• 課題:
1) フランス革命と陰謀論を扱った本文の要点を、二文でまとめなさい。
2) 記録のうち、「As captured in the image, which」を含む行から記録の最後までを、一字も変えずに返しなさい。画像は答えに含めないこと。

• 本文:
フランス革命――最初期の陰謀論――イルミナティ・フリーメイソン批判は18世紀末から存在している
1776年に創設されたイルミナティですが、かなり早い段階から、イルミナティと同じく秘密結社のフリーメイソンに対する批判の書は世に出回っています。
あれこれ調べている内に、どこでその資料を見たのか忘れてしまうため、この記事にメモ書き程度にまとめたいと思います。発見した度に更新していこうと考えています。
三部会のメンバーだったジャン・ジョゼフ・ムーニエによるフランス革命批判と、啓蒙主義・秘密結社への批判は最近まで知りませんでした。
- ジャン・ジョゼフ・ムーニエ
- ジャック・フランソワ・ルフラン
- オーギュスタン・バリュエル
- ジョン・ロビソン
- エドマンド・バーク
- ガラル・ド・モンジョワ
- クロード・ボーリュー
- ジョン・アドルファス
- ジャック・ルイ・ド・ラトコナイ
- ジョン・ピエール・ルイ(ルシェ侯爵)
ジャン・ジョゼフ・ムーニエ
Jean Joseph Mounier
『政府についての考察』(1789)
『フランス人が自由になることを妨げる原因に関する研究』(1792)
『啓蒙思想家、フリーメイソンおよびイルミナティがフランス革命に与えた影響』(1801)
ジャック・フランソワ・ルフラン
Jacques Francois Lefranc
『フリーメイソンの助けを借りていた――暴かれた革命の秘密』(1791)
『カトリックの宗教と主権者に対する謀略』(1792)
オーギュスタン・バリュエル
Augustin Barruel
『フランス革命中の聖職者の歴史』(1793)
『ジャコバン派の歴史を描いた回想録』(1798)

• 提供された記録:
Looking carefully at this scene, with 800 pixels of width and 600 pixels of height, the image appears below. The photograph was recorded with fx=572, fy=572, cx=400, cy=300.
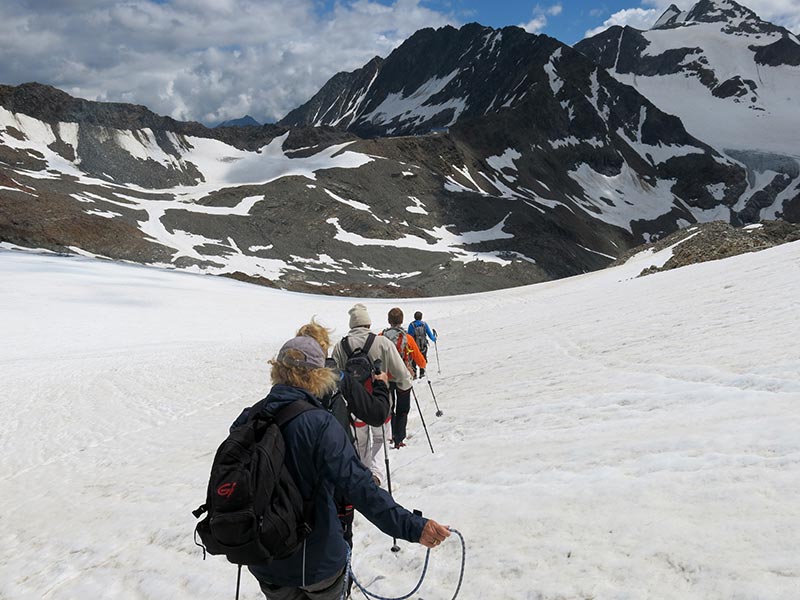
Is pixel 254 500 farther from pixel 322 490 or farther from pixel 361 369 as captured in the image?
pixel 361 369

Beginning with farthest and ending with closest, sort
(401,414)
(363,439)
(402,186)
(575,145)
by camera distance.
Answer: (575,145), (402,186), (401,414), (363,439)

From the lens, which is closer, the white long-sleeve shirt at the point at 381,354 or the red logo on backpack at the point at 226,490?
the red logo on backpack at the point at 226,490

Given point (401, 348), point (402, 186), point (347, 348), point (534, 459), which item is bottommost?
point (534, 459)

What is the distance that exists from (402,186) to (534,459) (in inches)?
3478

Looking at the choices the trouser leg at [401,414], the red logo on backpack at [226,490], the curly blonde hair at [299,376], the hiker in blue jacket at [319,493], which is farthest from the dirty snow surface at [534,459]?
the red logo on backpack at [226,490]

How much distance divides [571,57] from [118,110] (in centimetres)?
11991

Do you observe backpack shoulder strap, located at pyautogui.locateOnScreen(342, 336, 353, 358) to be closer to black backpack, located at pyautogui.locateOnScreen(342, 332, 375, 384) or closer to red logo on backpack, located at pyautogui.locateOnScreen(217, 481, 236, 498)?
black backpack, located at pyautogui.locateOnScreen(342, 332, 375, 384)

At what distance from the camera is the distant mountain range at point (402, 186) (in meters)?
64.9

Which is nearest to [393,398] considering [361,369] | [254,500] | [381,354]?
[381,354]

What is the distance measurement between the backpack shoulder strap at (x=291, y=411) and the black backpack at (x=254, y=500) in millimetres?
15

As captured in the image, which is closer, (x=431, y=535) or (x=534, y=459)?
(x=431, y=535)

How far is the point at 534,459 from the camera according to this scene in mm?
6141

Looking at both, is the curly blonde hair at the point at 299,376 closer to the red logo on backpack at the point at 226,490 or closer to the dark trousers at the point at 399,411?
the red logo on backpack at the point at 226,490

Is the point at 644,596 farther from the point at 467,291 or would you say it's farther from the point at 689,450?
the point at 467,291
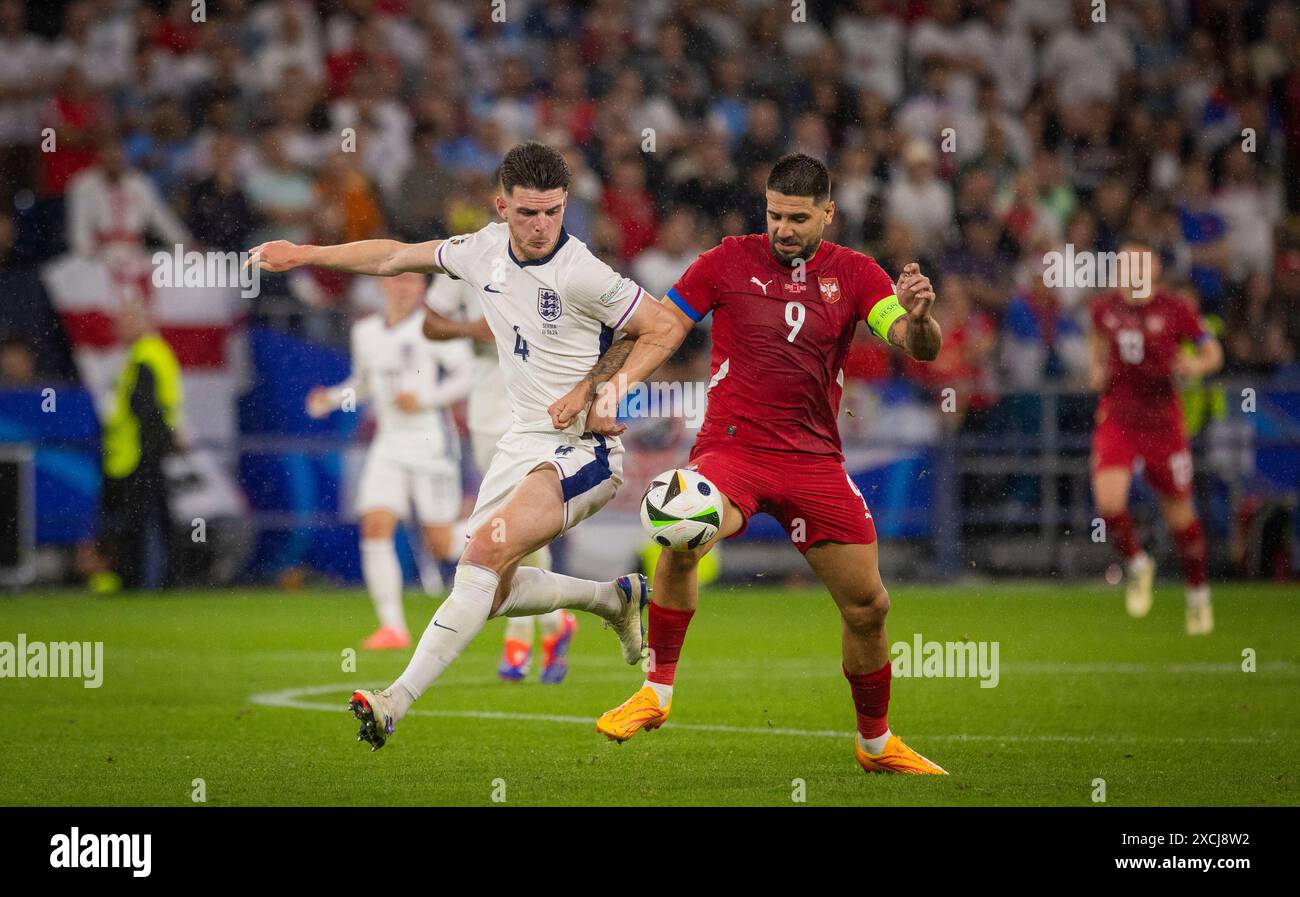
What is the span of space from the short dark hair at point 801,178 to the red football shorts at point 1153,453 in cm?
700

• 課題別解答:
1) イルミナティは1776年に創設されたが、かなり早い段階から、イルミナティと同じく秘密結社であるフリーメイソンへの批判の書が世に出回っていた。筆者はそうした資料をメモとしてまとめ、ジャン・ジョゼフ・ムーニエ、ジャック・フランソワ・ルフラン、オーギュスタン・バリュエルらの名と著作を挙げている。

2)
As captured in the image, which is closer, (x=431, y=535) or (x=534, y=459)?
(x=431, y=535)

How far is the point at 534,459 from the camera according to this scene in mm?
6141

Looking at both, is the curly blonde hair at the point at 299,376 closer to the red logo on backpack at the point at 226,490 or closer to the dark trousers at the point at 399,411?
the red logo on backpack at the point at 226,490

Is the point at 644,596 farther from the point at 467,291 or would you say it's farther from the point at 689,450?
the point at 467,291
What is the span of space from the short dark hair at point 801,178 to the red football shorts at point 1153,453 in cm?
700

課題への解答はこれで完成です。